* _Given request_
Reproduce, unchanged, the part of the material that opens with the line containing "If you look at" and closes with the last line of the material, including both ends.

** Begin **

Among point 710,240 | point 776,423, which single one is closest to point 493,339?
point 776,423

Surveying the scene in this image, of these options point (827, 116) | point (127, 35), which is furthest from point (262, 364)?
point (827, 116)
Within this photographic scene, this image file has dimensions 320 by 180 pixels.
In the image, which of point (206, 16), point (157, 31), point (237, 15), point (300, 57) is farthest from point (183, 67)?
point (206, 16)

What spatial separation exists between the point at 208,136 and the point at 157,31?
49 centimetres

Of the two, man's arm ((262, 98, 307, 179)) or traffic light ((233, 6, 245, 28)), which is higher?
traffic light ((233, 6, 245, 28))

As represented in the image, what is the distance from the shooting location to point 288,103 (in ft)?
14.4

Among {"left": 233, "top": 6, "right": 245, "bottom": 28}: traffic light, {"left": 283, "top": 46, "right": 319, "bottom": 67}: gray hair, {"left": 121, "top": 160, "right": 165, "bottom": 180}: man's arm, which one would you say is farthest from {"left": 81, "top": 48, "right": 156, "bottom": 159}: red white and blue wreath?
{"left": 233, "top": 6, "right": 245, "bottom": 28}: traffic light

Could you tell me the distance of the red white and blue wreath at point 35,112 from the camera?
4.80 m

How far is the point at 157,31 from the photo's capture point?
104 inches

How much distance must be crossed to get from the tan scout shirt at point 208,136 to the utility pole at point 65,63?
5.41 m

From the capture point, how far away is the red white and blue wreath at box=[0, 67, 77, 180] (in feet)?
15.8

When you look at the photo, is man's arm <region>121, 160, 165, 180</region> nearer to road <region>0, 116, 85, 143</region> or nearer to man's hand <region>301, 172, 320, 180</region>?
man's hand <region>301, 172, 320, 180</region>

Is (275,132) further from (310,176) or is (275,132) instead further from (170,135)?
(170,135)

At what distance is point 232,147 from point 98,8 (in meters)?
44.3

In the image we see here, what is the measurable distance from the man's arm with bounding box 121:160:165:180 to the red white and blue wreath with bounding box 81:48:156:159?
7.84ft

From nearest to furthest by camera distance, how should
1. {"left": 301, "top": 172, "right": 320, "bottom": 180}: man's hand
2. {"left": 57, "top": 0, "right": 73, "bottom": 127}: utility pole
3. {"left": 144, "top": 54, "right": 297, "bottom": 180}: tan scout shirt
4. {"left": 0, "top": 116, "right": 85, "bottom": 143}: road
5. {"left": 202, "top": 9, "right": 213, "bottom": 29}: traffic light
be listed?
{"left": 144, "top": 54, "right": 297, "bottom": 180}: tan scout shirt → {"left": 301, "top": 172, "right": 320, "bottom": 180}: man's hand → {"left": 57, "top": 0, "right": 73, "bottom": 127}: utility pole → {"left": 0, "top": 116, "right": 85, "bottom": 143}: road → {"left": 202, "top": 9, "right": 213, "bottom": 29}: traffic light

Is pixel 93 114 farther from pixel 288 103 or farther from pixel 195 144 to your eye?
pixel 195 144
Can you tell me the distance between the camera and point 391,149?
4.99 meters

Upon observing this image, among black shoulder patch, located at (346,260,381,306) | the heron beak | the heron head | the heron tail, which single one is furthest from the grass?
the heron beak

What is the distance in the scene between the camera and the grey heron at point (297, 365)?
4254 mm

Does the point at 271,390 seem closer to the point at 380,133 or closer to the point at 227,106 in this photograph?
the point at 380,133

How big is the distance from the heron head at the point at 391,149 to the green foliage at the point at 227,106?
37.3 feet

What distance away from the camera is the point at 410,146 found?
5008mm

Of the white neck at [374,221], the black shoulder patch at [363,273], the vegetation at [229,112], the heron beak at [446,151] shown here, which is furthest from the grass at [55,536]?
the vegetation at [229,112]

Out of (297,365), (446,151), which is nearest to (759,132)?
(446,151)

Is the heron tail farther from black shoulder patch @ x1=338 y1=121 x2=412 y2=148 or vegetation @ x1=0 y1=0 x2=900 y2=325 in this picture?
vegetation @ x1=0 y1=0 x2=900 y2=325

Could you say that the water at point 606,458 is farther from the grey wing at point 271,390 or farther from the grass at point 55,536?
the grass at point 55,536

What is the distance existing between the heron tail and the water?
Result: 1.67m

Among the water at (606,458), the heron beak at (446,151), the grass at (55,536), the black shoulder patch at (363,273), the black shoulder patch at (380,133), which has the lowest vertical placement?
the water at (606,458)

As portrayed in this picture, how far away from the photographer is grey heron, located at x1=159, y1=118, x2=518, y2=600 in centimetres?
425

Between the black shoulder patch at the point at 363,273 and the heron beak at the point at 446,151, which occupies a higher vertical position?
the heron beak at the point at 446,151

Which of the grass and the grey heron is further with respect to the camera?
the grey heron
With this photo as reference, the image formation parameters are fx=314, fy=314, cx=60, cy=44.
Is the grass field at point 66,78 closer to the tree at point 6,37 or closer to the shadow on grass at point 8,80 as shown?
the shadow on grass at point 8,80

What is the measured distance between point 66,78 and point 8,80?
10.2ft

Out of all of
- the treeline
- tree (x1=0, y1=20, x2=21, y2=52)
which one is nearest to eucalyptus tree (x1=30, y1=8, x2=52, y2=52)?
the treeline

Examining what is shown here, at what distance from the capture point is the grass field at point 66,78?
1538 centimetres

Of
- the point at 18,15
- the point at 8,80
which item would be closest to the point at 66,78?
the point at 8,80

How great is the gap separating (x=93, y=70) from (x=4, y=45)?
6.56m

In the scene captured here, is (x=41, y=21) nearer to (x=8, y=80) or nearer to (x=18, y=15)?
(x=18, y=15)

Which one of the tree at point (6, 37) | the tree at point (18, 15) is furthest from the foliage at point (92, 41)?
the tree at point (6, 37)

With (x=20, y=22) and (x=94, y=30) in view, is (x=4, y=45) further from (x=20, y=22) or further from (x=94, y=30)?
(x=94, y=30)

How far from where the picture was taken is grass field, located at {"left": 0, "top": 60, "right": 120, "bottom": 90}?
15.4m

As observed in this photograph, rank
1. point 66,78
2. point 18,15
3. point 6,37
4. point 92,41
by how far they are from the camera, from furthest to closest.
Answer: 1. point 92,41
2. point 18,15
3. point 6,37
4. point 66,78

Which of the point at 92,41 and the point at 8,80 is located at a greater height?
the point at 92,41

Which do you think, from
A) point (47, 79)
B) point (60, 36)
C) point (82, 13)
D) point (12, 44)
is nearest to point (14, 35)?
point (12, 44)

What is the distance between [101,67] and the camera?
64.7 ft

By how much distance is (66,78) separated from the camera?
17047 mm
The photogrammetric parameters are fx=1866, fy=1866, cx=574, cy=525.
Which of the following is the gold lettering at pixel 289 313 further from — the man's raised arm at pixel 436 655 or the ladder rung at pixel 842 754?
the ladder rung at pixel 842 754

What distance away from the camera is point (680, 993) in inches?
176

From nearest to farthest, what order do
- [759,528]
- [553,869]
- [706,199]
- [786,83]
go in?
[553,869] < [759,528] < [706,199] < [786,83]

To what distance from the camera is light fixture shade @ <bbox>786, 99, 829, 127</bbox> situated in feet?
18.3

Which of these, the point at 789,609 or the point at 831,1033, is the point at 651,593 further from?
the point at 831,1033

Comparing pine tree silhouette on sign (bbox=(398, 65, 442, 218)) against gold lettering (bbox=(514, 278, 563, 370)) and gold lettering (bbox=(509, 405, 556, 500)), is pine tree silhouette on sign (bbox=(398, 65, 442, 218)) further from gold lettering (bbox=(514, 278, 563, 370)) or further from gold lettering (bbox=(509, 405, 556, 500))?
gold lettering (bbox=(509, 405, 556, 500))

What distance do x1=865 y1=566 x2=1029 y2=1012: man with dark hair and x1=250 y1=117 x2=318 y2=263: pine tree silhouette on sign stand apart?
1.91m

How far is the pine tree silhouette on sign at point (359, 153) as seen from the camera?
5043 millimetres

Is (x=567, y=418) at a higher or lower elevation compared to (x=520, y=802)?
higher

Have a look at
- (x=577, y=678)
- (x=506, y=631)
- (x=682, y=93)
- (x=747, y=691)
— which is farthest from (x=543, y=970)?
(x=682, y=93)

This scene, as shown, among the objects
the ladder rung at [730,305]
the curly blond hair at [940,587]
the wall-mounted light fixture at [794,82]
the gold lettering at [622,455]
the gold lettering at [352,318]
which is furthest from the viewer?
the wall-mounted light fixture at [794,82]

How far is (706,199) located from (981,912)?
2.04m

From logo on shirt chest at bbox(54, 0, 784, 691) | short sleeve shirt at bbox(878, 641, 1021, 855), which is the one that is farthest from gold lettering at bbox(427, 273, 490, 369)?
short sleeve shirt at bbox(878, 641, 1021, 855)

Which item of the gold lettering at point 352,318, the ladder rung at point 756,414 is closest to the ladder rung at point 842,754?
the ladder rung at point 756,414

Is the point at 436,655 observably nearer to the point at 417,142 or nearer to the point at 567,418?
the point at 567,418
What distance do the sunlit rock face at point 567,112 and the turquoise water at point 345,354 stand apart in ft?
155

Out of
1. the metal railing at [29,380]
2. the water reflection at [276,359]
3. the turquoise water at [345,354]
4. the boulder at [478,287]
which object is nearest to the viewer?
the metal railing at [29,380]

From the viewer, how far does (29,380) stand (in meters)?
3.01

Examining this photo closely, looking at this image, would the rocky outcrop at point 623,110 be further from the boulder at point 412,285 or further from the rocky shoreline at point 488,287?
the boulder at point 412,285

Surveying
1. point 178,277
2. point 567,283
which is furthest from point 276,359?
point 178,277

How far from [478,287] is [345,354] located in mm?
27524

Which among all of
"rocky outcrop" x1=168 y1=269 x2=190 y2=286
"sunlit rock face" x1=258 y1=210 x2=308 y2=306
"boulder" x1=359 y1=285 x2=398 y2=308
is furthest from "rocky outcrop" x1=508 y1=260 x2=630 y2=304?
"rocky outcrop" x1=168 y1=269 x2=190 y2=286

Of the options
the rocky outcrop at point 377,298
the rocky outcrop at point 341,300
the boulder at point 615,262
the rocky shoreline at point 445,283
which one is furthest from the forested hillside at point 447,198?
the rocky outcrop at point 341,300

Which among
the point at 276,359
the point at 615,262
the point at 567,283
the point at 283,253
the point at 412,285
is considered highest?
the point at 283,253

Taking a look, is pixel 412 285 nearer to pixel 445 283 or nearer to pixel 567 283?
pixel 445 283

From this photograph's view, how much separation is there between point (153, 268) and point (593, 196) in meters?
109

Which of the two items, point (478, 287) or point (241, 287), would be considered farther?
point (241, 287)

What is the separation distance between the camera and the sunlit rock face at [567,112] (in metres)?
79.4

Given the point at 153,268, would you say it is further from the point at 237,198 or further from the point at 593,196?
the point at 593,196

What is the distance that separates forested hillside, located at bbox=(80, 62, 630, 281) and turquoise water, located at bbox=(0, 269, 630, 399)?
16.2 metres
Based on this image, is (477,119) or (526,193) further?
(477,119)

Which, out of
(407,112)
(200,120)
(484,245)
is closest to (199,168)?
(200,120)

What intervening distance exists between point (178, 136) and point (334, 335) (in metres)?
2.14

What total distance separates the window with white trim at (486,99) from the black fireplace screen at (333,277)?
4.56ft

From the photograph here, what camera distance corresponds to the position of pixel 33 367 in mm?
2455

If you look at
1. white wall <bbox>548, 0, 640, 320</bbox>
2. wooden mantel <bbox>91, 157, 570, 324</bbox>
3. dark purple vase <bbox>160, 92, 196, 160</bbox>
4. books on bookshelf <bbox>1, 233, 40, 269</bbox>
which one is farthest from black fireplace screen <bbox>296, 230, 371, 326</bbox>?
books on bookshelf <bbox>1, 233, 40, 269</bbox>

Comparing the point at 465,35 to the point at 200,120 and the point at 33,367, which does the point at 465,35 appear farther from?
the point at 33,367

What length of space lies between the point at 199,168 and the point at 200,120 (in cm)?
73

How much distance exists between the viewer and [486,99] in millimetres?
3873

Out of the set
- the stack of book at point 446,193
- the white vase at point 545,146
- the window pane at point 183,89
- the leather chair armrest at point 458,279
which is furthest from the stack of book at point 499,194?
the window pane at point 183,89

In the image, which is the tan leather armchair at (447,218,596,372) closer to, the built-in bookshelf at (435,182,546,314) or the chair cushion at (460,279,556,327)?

** End **

* _Exercise result_
If you look at
1. white wall <bbox>548, 0, 640, 320</bbox>
2. wooden mantel <bbox>91, 157, 570, 324</bbox>
3. dark purple vase <bbox>160, 92, 196, 160</bbox>
4. books on bookshelf <bbox>1, 233, 40, 269</bbox>
which one is farthest from black fireplace screen <bbox>296, 230, 371, 326</bbox>?
books on bookshelf <bbox>1, 233, 40, 269</bbox>

Comparing the point at 465,35 to the point at 200,120 and the point at 33,367, which does the point at 465,35 appear farther from?
the point at 33,367

What length of space lies between the point at 199,168 and the point at 200,120 (in cm)?
73

How much distance exists between the viewer and [486,99] in millimetres?
3873

Out of the set
- the stack of book at point 446,193
- the white vase at point 545,146
- the window pane at point 183,89
- the leather chair armrest at point 458,279
which is furthest from the stack of book at point 499,194?
the window pane at point 183,89

In the image, which is the tan leather armchair at (447,218,596,372) closer to, the built-in bookshelf at (435,182,546,314) or the chair cushion at (460,279,556,327)?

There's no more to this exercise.